Backup and recovery software products are crucial for enterprise level network clients. Customers rely on backup systems to efficiently back up and recover data in the event of user error, data loss, system outages, hardware failure, or other catastrophic events to allow business applications to remain in service or quickly come back up to service after a failure condition or an outage. The advent of virtualization technology has led to the increased use of virtual machines as data storage targets. Virtual machine (VM) disaster recovery systems using hypervisor platforms, such as a vSphere or ESXi platform from VMware or Hyper-V from Microsoft, among others, have been developed to provide recovery from multiple disaster scenarios including total site loss. The immense amount of data involved in large-scale (e.g., municipal, enterprise, etc.) level backup applications and the number of different potential problems that exist means that backup performance and reliable operation is a critical concern for system administrators.
In a backup system, a backup proxy is a component responsible retrieving and transferring VM data. During backup or replication activities, the backup proxy retrieves VM data from the source datastore, processes it and transfers to the destination storage. The backup proxy is also used to write data back to the source datastore during full VM restore and VM disk restore. In general, the backup proxy must provide an optimal route for VM data traffic and configuring a backup proxy requires analysis of the connection between the source datastore and the backup proxy.
In present backup systems, proxy nodes are typically associated with the backup application proxy server and are therefore tightly coupled together. Each backup application can have many proxy servers associated with it, which themselves might be associated with same hypervisor or a different hypervisor. The association of proxy nodes to the proxy server is mainly due to the fact that during the backup operation, the system needs more parallel sessions and since a proxy server has a certain limitation, it needs associated proxy nodes to help and offload its work.

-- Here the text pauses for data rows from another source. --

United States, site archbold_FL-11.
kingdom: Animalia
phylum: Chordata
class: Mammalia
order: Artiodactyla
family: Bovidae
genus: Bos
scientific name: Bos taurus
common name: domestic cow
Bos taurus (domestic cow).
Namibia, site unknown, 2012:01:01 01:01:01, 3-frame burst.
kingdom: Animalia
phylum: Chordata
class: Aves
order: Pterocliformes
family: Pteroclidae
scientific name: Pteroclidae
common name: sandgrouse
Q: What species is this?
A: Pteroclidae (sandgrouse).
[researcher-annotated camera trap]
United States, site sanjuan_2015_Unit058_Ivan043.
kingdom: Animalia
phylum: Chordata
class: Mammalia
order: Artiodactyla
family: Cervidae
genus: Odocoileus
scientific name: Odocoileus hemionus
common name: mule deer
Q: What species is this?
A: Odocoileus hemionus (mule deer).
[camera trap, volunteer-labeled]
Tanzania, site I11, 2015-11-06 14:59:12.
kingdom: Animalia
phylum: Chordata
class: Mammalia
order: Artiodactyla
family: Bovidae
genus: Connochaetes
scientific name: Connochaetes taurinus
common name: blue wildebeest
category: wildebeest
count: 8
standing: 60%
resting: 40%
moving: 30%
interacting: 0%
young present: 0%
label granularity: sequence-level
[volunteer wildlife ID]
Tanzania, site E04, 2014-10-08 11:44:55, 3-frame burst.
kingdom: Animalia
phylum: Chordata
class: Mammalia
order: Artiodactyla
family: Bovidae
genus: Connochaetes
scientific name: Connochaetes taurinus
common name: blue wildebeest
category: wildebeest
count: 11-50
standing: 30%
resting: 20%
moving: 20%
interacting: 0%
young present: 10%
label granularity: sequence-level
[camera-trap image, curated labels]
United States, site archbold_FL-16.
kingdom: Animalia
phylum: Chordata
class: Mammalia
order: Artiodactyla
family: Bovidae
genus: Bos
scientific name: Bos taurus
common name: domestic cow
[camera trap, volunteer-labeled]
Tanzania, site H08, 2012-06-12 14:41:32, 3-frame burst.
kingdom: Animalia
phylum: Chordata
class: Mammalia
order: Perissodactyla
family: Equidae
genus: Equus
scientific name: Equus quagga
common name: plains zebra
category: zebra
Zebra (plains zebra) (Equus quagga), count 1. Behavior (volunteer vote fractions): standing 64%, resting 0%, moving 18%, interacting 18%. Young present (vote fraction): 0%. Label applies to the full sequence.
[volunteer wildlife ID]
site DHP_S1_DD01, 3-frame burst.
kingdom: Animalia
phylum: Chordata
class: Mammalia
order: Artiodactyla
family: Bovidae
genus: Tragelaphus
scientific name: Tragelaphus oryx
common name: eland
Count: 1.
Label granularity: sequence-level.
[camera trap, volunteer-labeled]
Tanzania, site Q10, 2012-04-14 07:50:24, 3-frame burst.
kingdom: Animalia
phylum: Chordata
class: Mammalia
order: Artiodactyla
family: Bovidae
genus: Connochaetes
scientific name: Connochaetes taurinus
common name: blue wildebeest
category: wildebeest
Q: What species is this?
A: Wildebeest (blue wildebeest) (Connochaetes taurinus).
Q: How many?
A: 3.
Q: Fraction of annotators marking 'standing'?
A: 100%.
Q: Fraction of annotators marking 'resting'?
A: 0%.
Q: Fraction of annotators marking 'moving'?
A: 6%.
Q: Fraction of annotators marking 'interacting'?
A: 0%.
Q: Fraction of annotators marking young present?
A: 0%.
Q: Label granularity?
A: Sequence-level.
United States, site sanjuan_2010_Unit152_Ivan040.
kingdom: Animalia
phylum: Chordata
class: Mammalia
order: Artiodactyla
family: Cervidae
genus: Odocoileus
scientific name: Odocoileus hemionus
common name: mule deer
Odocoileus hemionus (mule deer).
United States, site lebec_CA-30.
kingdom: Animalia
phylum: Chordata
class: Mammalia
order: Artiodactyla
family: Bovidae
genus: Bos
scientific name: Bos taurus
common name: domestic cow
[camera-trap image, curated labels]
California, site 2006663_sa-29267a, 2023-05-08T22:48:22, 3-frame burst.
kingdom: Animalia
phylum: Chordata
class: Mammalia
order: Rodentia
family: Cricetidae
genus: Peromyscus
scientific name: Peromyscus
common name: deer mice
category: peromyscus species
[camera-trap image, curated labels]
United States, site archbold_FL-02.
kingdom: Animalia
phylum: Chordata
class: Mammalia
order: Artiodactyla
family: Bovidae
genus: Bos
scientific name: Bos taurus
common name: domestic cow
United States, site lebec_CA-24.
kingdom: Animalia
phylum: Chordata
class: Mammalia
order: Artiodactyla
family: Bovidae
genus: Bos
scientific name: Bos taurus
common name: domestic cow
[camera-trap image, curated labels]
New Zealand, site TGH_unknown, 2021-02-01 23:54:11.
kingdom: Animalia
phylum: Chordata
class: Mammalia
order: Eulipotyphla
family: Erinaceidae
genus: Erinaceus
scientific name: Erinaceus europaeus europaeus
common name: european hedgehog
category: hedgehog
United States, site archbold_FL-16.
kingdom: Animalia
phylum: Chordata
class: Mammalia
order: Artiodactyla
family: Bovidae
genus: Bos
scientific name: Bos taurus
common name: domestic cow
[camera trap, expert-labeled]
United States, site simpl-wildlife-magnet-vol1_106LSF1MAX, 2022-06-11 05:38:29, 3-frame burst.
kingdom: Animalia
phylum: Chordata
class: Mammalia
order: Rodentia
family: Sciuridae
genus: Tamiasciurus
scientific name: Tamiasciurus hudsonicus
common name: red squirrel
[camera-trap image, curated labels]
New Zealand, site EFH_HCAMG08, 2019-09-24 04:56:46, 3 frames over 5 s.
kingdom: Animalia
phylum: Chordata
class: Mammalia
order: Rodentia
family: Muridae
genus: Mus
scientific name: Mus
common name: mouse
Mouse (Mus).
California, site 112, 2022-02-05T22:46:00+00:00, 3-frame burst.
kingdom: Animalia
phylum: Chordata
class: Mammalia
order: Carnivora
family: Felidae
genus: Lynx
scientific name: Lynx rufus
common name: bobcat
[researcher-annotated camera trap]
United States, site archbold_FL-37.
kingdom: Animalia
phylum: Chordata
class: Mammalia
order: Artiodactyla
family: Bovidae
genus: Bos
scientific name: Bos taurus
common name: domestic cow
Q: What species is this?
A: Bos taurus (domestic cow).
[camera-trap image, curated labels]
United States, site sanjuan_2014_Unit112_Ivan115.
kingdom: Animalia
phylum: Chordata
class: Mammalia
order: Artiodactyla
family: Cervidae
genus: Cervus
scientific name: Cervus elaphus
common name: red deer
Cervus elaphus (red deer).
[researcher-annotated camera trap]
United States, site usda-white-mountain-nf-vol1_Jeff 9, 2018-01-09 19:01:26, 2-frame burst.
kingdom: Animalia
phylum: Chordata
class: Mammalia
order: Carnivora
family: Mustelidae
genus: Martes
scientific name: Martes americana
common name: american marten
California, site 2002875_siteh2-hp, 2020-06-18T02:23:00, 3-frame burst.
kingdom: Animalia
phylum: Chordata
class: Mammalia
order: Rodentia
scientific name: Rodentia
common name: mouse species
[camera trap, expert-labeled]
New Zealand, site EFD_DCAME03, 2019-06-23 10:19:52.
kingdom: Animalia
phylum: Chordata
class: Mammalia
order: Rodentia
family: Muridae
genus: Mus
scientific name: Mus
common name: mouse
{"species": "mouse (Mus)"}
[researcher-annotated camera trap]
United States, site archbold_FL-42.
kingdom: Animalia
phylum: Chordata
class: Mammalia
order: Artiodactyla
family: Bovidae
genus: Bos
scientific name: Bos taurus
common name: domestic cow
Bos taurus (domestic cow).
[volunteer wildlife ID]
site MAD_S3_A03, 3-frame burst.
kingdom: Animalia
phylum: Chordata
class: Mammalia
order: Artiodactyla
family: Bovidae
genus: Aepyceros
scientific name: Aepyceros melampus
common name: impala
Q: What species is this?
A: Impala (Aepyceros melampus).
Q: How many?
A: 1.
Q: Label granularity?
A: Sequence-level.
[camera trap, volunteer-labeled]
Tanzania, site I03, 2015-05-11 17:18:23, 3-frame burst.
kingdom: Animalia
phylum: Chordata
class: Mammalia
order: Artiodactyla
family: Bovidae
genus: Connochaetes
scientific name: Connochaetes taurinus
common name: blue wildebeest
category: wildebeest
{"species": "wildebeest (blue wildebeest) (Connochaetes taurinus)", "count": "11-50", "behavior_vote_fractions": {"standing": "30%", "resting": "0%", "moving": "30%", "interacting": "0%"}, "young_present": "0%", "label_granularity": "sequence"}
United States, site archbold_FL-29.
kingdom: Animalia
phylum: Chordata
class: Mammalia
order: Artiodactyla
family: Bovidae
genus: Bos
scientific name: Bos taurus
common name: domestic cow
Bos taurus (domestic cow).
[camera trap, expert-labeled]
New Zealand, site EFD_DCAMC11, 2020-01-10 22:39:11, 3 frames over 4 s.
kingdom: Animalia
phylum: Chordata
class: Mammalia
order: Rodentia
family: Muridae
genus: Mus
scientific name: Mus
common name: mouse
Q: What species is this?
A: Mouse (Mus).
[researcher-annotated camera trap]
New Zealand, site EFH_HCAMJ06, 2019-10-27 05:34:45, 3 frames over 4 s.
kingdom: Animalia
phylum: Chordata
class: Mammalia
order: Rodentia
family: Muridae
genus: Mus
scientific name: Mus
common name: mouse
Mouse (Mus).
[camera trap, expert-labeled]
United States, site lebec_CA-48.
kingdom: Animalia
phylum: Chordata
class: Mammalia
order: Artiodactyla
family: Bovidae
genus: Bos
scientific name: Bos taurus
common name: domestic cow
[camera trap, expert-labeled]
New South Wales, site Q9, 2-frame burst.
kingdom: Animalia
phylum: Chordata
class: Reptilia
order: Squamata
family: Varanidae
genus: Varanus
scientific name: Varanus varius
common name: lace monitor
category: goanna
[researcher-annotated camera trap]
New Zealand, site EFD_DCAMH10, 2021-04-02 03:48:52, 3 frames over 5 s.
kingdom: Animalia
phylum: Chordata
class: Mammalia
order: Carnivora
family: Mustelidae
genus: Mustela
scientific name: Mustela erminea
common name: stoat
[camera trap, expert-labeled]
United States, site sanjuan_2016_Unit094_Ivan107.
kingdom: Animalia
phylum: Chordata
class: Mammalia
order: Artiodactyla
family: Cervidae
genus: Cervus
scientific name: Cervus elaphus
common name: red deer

The tight coupling or association of proxy nodes to specific proxy servers often results in non-optimal use of system resources since some proxy nodes may go unused. Thus, certain tightly coupled proxy servers may sit idle even during periods when those resources may be better used for other purposes. Also, if the backup environment has more than one proxy server then each proxy server needs to have the same number (x) of proxy nodes in order to achieve desired concurrency. Furthermore, proxy node assignment is often a manual user-specified process that adds overhead and imposes a tedious task for users.
What is needed is a backup system that that provides greater use of available resources and provides automated proxy selection, thus requiring no manual association of proxy node simplify user involvement and enhance the total customer experience.